Si tratta di una ragazza di 14 anni e un ragazzo di 11, che si aggiungono ad Andrea Tomei. Tra i Soci CAI si sta registrando una solidarietà commovente.

Edificio lesionato ad Amatrice

26 agosto 2016, ore 14 - 267 morti accertati dalla Protezione Civile, 49 ad Arquata, 207 ad Amatrice, 11 ad Accumoli. Tra loro purtroppo ci sono molti soci CAI, non si può ancora accertare quanti, la comunità di Amatrice si sta contando, il Presidente della Sezione CAI locale Marco Salvetta è sul posto a prestare aiuti.

Oltre al ventinovenne Andrea Tomei, è stata accertata la tragica perdita di due ragazzi soci del CAI Amatrice, una ragazza di 14 anni e un ragazzo di 11, iscritti all'alpinismo giovanile. Non vogliamo dare i nomi perché altri ragazzi potrebbero ancora non saperlo.

I superstiti più giovani se ne vogliono andare, molti hanno parenti in altre città, soprattutto a Roma. Qui hanno perso tutto: i parenti, gli amici, la casa e il lavoro.

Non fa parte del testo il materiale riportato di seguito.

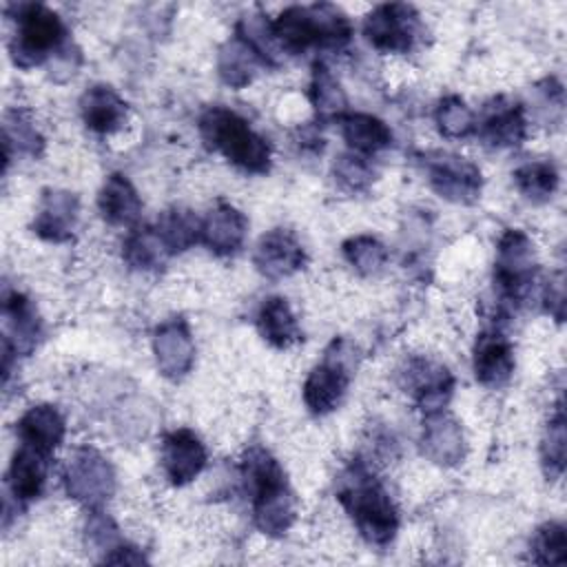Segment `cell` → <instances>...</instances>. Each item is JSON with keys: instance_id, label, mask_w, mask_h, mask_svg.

La situazione è più drammatica dopo le scosse di stamattina (magnitudo 4.8), il ponte di accesso per i soccorsi è gravemente danneggiato. Esercito e Vigili del fuoco stanno verificando vie di accesso alternative. La Protezione Civile è in pieno lavoro logistico.

Il patrimonio architettonico di Amatrice non esiste quasi più, chiese romaniche distrutte o molto, molto danneggiate. Si salvano quelle delle frazioni, quella meravigliosa, tutta affrescata, di Icona Passatora. Il museo Civico di Amatrice è molto danneggiato, la direttrice, un architetto, è tra le persone tuttora scomparse.

Come CAI stiamo facendo un elenco in continuo aggiornamento per i volontari che intendono rendersi disponibili nella turnazione per i campi, c'è una solidarietà del mondo alpino commovente. Mi è arrivata anche la disponibilità a partecipare agli aiuti da un socio del Club Alpino Francese, ognuno è disposto a partire per dare una mano.

I campi sono saturi di generi di prima necessità, c'è bisogno solo di cominciare ad accantonare i fondi per fare fronte, ancor prima della ricostruzione, alle necessità che di volta in volta si presentano.

Encomiabile il lavoro svolto dal Soccorso alpino. Ieri le squadre del Lazio, Umbria, Marche, Abruzzo erano tante e lavoravano senza sosta. I primi ad essere presenti nelle zone terremotate dalle 4 della mattina del 24 agosto erano i 15 soccorritori della Stazione di Rieti. Idem gli elicotteristi della Forestale di Rieti.